# Need help with value



## Glockguy82 (Jan 30, 2013)

Just got a beretta 92 sb compact type m. Its a single stack magazine that holds 8 rounds. It has original box with 2 magazines and 2 brushes. Im no expert but id rate it 98_99%. Apparently they are kind of hard to find.

I want to know the value or a reasonable price to sale it for if I want to. Thanks for any help.


----------



## paratrooper (Feb 1, 2012)

They are harder to find than other 92 variables. But, they do come along every now and then. 

In the condition you stated, I'd venture a guesstimate of about $575.00 or so. That being a private sale of course.


----------



## Glockguy82 (Jan 30, 2013)

Thanks for the reply. Ive seen some online and guys asking 850 which seemed high but I really dont know enough about them


----------



## JMessmer (Dec 30, 2012)

550 to 650


----------



## berettabone (Jan 23, 2012)

It's what someone is willing to pay you for it.............


----------



## Glockguy82 (Jan 30, 2013)

berettabone said:


> It's what someone is willing to pay you for it.............


I agree. But what is a good asking price. Ive seen some sale for 800 but that was 2_3 years ago


----------



## berettabone (Jan 23, 2012)

People are asking obscene prices for firearms.........do we need to do ALL of your homework for you?


----------



## paratrooper (Feb 1, 2012)

Glockguy82 said:


> Thanks for the reply. Ive seen some online and guys asking 850 which seemed high but I really dont know enough about them


Right now, pretty much anything gun related is high priced.
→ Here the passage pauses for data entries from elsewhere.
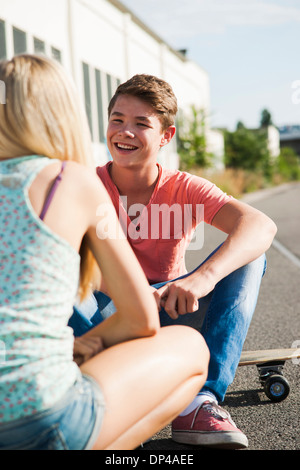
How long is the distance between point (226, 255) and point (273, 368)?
863mm

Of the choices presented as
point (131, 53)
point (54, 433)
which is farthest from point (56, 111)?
point (131, 53)

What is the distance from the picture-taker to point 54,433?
1.60m

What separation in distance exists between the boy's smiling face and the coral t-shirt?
19 centimetres

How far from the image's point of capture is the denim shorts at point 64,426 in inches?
62.0

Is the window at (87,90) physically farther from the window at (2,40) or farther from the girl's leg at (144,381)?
the girl's leg at (144,381)

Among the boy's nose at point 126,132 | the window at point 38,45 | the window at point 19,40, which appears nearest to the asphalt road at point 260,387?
the boy's nose at point 126,132

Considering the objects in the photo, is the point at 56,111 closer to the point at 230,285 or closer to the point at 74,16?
the point at 230,285

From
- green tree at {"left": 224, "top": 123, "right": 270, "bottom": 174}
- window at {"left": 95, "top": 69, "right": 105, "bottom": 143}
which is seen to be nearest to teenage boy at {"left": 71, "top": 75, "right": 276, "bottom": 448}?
window at {"left": 95, "top": 69, "right": 105, "bottom": 143}

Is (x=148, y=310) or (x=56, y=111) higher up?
(x=56, y=111)

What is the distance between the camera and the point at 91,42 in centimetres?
1595

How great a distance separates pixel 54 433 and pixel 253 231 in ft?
4.67

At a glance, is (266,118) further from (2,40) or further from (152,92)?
(152,92)

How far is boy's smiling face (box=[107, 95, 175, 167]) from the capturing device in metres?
3.12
I would never pay $850.00 for what you have.


----------



## Glockguy82 (Jan 30, 2013)

berettabone said:


> People are asking obscene prices for firearms.........do we need to do ALL of your homework for you?


Im not asking you to do homework for me. I am a huge glock guy and know what they are worth. I came here to a beretta forum because I figured your knowledge of this gun would surpass mine.


----------



## Glockguy82 (Jan 30, 2013)

paratrooper said:


> Right now, pretty much anything gun related is high priced.
> 
> I would never pay $850.00 for what you have.


Yea I agree. $850 is high. Its just hard to find a true value on it. Ive heard anything from $575 to $850. Thats a big difference in price so im trying to find out more.

Thanks for your help though.


----------



## paratrooper (Feb 1, 2012)

Glockguy82 said:


> Yea I agree. $850 is high. Its just hard to find a true value on it. Ive heard anything from $575 to $850. Thats a big difference in price so im trying to find out more.
> 
> Thanks for your help though.


If it's a clean as you say, you should be able to get something in the mid $600's for it.


----------



## Glockguy82 (Jan 30, 2013)

paratrooper said:


> If it's a clean as you say, you should be able to get something in the mid $600's for it.


Id be happy with that. Yea its very clean. Its a beautiful gun id just rather have something else


----------



## losingle (Dec 3, 2012)

*92sb*

As an owner of a 92sb L , If you selling it, I would ask for 750.00. You can neg. from there. Pics?


----------



## Glockguy82 (Jan 30, 2013)

losingle said:


> As an owner of a 92sb L , If you selling it, I would ask for 750.00. You can neg. from there. Pics?


I need to take pics. I will and ill post them.

If anyone is interested its for sale. Willing to negotiate. Im in NC so we would have to figure out arrangements. Also I can text pictures to you.


----------